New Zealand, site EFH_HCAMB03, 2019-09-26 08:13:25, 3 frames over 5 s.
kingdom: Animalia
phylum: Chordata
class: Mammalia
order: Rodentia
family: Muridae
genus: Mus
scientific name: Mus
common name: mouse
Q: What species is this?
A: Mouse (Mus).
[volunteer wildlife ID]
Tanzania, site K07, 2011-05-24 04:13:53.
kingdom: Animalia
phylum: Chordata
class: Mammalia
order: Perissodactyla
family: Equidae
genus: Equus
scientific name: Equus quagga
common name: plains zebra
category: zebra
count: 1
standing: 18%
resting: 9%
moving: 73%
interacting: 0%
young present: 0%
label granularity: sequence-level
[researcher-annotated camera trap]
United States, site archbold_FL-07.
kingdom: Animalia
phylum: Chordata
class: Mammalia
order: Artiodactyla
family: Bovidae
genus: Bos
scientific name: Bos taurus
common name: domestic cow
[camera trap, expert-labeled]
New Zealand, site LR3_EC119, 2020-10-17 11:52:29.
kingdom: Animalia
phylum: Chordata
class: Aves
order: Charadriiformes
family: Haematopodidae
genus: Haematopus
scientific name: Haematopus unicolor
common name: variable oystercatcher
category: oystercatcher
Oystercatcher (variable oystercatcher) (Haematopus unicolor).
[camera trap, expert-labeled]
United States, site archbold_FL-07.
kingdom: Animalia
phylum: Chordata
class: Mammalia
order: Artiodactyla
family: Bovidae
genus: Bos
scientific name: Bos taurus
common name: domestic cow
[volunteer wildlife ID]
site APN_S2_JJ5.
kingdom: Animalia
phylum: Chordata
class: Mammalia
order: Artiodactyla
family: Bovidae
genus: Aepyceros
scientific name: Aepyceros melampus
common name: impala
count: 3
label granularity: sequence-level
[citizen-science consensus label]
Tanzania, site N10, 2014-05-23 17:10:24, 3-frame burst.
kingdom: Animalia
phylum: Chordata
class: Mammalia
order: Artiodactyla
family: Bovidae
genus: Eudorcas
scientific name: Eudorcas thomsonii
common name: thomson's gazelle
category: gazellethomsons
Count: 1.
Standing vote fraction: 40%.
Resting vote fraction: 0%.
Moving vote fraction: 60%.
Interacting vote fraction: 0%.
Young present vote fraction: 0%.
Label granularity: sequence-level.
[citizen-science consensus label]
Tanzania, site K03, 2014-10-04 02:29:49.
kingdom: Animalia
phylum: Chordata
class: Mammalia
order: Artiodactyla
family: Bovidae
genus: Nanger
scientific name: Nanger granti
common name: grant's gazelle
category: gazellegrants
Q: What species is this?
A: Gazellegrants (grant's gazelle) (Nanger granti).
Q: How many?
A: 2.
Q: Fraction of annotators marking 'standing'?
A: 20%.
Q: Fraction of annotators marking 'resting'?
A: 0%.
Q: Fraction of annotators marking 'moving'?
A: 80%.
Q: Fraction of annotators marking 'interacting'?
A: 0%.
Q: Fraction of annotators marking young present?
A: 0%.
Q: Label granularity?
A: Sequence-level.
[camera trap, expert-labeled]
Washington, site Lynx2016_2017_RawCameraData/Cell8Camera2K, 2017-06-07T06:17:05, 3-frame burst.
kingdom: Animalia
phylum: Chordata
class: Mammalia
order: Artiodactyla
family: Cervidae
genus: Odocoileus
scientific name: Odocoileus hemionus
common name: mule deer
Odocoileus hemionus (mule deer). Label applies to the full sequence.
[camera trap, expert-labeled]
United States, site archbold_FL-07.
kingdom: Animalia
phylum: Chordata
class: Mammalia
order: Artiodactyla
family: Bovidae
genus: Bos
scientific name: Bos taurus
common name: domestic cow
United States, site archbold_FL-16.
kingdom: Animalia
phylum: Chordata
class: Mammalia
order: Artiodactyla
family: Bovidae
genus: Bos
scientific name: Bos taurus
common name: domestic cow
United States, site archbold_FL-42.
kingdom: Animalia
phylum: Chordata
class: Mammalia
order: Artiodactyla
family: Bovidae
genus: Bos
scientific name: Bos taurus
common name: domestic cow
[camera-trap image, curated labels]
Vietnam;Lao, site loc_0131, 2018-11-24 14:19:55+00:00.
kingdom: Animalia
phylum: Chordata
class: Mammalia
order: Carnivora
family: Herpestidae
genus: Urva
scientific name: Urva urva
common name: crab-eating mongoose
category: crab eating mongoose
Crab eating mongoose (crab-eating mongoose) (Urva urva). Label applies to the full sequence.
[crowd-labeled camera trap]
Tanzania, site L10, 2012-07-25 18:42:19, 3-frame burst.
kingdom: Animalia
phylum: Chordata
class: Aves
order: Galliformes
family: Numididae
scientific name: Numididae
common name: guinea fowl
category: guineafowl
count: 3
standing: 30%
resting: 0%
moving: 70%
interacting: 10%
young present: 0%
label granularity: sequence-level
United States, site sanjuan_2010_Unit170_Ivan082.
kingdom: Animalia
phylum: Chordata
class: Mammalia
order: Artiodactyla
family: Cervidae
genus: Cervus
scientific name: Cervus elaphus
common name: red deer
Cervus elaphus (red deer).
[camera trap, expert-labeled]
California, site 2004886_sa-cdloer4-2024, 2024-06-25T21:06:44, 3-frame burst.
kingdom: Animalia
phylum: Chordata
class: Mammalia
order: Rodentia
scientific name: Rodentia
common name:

- - - -

_PROBLEM TO SOLVE_:
Give the material again in full, exactly as it appears above.

_YOUR RESPONSE_:
New Zealand, site EFH_HCAMB03, 2019-09-26 08:13:25, 3 frames over 5 s.
kingdom: Animalia
phylum: Chordata
class: Mammalia
order: Rodentia
family: Muridae
genus: Mus
scientific name: Mus
common name: mouse
Q: What species is this?
A: Mouse (Mus).
[volunteer wildlife ID]
Tanzania, site K07, 2011-05-24 04:13:53.
kingdom: Animalia
phylum: Chordata
class: Mammalia
order: Perissodactyla
family: Equidae
genus: Equus
scientific name: Equus quagga
common name: plains zebra
category: zebra
count: 1
standing: 18%
resting: 9%
moving: 73%
interacting: 0%
young present: 0%
label granularity: sequence-level
[researcher-annotated camera trap]
United States, site archbold_FL-07.
kingdom: Animalia
phylum: Chordata
class: Mammalia
order: Artiodactyla
family: Bovidae
genus: Bos
scientific name: Bos taurus
common name: domestic cow
[camera trap, expert-labeled]
New Zealand, site LR3_EC119, 2020-10-17 11:52:29.
kingdom: Animalia
phylum: Chordata
class: Aves
order: Charadriiformes
family: Haematopodidae
genus: Haematopus
scientific name: Haematopus unicolor
common name: variable oystercatcher
category: oystercatcher
Oystercatcher (variable oystercatcher) (Haematopus unicolor).
[camera trap, expert-labeled]
United States, site archbold_FL-07.
kingdom: Animalia
phylum: Chordata
class: Mammalia
order: Artiodactyla
family: Bovidae
genus: Bos
scientific name: Bos taurus
common name: domestic cow
[volunteer wildlife ID]
site APN_S2_JJ5.
kingdom: Animalia
phylum: Chordata
class: Mammalia
order: Artiodactyla
family: Bovidae
genus: Aepyceros
scientific name: Aepyceros melampus
common name: impala
count: 3
label granularity: sequence-level
[citizen-science consensus label]
Tanzania, site N10, 2014-05-23 17:10:24, 3-frame burst.
kingdom: Animalia
phylum: Chordata
class: Mammalia
order: Artiodactyla
family: Bovidae
genus: Eudorcas
scientific name: Eudorcas thomsonii
common name: thomson's gazelle
category: gazellethomsons
Count: 1.
Standing vote fraction: 40%.
Resting vote fraction: 0%.
Moving vote fraction: 60%.
Interacting vote fraction: 0%.
Young present vote fraction: 0%.
Label granularity: sequence-level.
[citizen-science consensus label]
Tanzania, site K03, 2014-10-04 02:29:49.
kingdom: Animalia
phylum: Chordata
class: Mammalia
order: Artiodactyla
family: Bovidae
genus: Nanger
scientific name: Nanger granti
common name: grant's gazelle
category: gazellegrants
Q: What species is this?
A: Gazellegrants (grant's gazelle) (Nanger granti).
Q: How many?
A: 2.
Q: Fraction of annotators marking 'standing'?
A: 20%.
Q: Fraction of annotators marking 'resting'?
A: 0%.
Q: Fraction of annotators marking 'moving'?
A: 80%.
Q: Fraction of annotators marking 'interacting'?
A: 0%.
Q: Fraction of annotators marking young present?
A: 0%.
Q: Label granularity?
A: Sequence-level.
[camera trap, expert-labeled]
Washington, site Lynx2016_2017_RawCameraData/Cell8Camera2K, 2017-06-07T06:17:05, 3-frame burst.
kingdom: Animalia
phylum: Chordata
class: Mammalia
order: Artiodactyla
family: Cervidae
genus: Odocoileus
scientific name: Odocoileus hemionus
common name: mule deer
Odocoileus hemionus (mule deer). Label applies to the full sequence.
[camera trap, expert-labeled]
United States, site archbold_FL-07.
kingdom: Animalia
phylum: Chordata
class: Mammalia
order: Artiodactyla
family: Bovidae
genus: Bos
scientific name: Bos taurus
common name: domestic cow
United States, site archbold_FL-16.
kingdom: Animalia
phylum: Chordata
class: Mammalia
order: Artiodactyla
family: Bovidae
genus: Bos
scientific name: Bos taurus
common name: domestic cow
United States, site archbold_FL-42.
kingdom: Animalia
phylum: Chordata
class: Mammalia
order: Artiodactyla
family: Bovidae
genus: Bos
scientific name: Bos taurus
common name: domestic cow
[camera-trap image, curated labels]
Vietnam;Lao, site loc_0131, 2018-11-24 14:19:55+00:00.
kingdom: Animalia
phylum: Chordata
class: Mammalia
order: Carnivora
family: Herpestidae
genus: Urva
scientific name: Urva urva
common name: crab-eating mongoose
category: crab eating mongoose
Crab eating mongoose (crab-eating mongoose) (Urva urva). Label applies to the full sequence.
[crowd-labeled camera trap]
Tanzania, site L10, 2012-07-25 18:42:19, 3-frame burst.
kingdom: Animalia
phylum: Chordata
class: Aves
order: Galliformes
family: Numididae
scientific name: Numididae
common name: guinea fowl
category: guineafowl
count: 3
standing: 30%
resting: 0%
moving: 70%
interacting: 10%
young present: 0%
label granularity: sequence-level
United States, site sanjuan_2010_Unit170_Ivan082.
kingdom: Animalia
phylum: Chordata
class: Mammalia
order: Artiodactyla
family: Cervidae
genus: Cervus
scientific name: Cervus elaphus
common name: red deer
Cervus elaphus (red deer).
[camera trap, expert-labeled]
California, site 2004886_sa-cdloer4-2024, 2024-06-25T21:06:44, 3-frame burst.
kingdom: Animalia
phylum: Chordata
class: Mammalia
order: Rodentia
scientific name: Rodentia
common name:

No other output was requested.